Why Awol Erizku Is So Much More Than Just Beyoncé’s Baby Photographer
The journey to becoming one of the most acclaimed photographers of his generation—at the tender age of 32—wasn't exactly a straight line for Awol Erizku. Born in Ethiopia and raised in the Bronx, Erizku's early interest in art didn't crystallize until he was punished for a school prank, and, fortuitously ended up in an art room waiting for the principle to dole out his punishment.
From there, Erizku traced a more traditional path, studying at Cooper Union and earning a coveted place in Yale's MFA program where he homed his craft, garnering praise for his contemporary depictions of classical art historical works featuring Black women in place of their predominantly white counterparts in stirring, beautifully framed portraits. Things changed in 2017, when one of the world's most famous women,Beyoncé Knowles, announced her pregnancy on Instagram. The photograph, a beatific portrait of the pop star enshrined in a lush floral backdrop, hands demurely resting on her pregnant stomach, draped in a soft green veil like a blooming Madonna, instantly went viral and remains the most "liked" photograph on the social media platform.

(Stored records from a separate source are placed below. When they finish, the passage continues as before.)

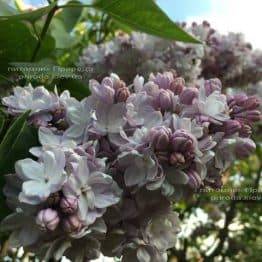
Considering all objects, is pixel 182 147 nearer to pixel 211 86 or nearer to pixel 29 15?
pixel 211 86

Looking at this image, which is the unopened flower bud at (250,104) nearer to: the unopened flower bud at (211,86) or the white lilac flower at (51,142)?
the unopened flower bud at (211,86)

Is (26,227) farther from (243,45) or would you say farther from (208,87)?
(243,45)

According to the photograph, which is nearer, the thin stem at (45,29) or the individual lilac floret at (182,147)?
the individual lilac floret at (182,147)

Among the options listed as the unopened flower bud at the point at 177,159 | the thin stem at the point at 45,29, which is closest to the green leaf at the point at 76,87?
the thin stem at the point at 45,29

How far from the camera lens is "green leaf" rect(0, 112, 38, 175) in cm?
50

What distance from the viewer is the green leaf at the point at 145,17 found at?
636 mm

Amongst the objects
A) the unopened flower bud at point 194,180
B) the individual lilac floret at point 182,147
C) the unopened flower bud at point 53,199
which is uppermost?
the individual lilac floret at point 182,147

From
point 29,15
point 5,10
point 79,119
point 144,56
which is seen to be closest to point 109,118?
point 79,119

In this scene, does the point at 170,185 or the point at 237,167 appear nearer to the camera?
the point at 170,185

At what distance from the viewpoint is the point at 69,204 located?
0.43 m

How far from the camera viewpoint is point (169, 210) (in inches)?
20.0

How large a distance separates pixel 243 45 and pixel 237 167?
1.17 metres

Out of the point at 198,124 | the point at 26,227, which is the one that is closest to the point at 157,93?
the point at 198,124

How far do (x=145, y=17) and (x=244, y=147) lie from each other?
201mm
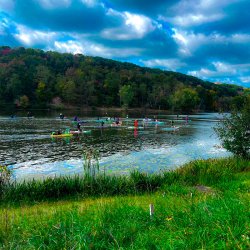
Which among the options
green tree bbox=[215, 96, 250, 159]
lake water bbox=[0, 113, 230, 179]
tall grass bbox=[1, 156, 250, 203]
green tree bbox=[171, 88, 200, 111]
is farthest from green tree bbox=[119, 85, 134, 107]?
tall grass bbox=[1, 156, 250, 203]

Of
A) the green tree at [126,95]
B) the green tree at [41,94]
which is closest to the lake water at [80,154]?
the green tree at [41,94]

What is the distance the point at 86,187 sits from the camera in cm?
1631

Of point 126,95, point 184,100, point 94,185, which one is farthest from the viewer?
point 184,100

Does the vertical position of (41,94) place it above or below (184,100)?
above

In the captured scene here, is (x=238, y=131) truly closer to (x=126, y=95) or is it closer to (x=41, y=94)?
(x=126, y=95)

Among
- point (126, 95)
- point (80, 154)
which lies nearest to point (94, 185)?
point (80, 154)

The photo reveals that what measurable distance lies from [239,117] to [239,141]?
6.61ft

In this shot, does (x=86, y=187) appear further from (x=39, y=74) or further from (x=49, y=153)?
(x=39, y=74)

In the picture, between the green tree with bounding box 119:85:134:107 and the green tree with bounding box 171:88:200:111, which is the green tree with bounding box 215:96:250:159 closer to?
the green tree with bounding box 119:85:134:107

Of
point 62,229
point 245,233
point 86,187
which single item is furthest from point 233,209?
point 86,187

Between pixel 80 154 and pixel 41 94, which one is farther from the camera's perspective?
pixel 41 94

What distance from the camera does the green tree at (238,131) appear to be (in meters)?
24.8

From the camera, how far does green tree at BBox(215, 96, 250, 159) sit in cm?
2475

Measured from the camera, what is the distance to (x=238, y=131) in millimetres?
24844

Erizku shot the photo, and became a household name overnight.
Granted his own measure of stardom, instead of riding on the success of that image the artist dug deeper into his work, tackling hot-button subjects ranging from the legacy of colonialism and a controversial professor of Black Studies to the recent spate of Black men killed by police officers. A lifelong obsession with music led to his practice of incorporating speeches by the likes of Kerry James Marshall into mixtapes, blending spoken word with contemporary beats, and collaborating to score music to be played in his exhibitions, like the recent show at the FLAG Art Foundation in New York.
He was featured in Antwaun Sargent's exhibition “The New Black Vanguard: Photography Between Art and Fashion,” and beginning on February 24, 2021 in New York and Chicago, 13 of Erikzu's photographs will grace some 350 JCDecaux bus shelters in his a public exhibition with the Public Art Fund. The sprawling two-city exhibition is titled "New Visions for Iris," in honor of his newborn daughter.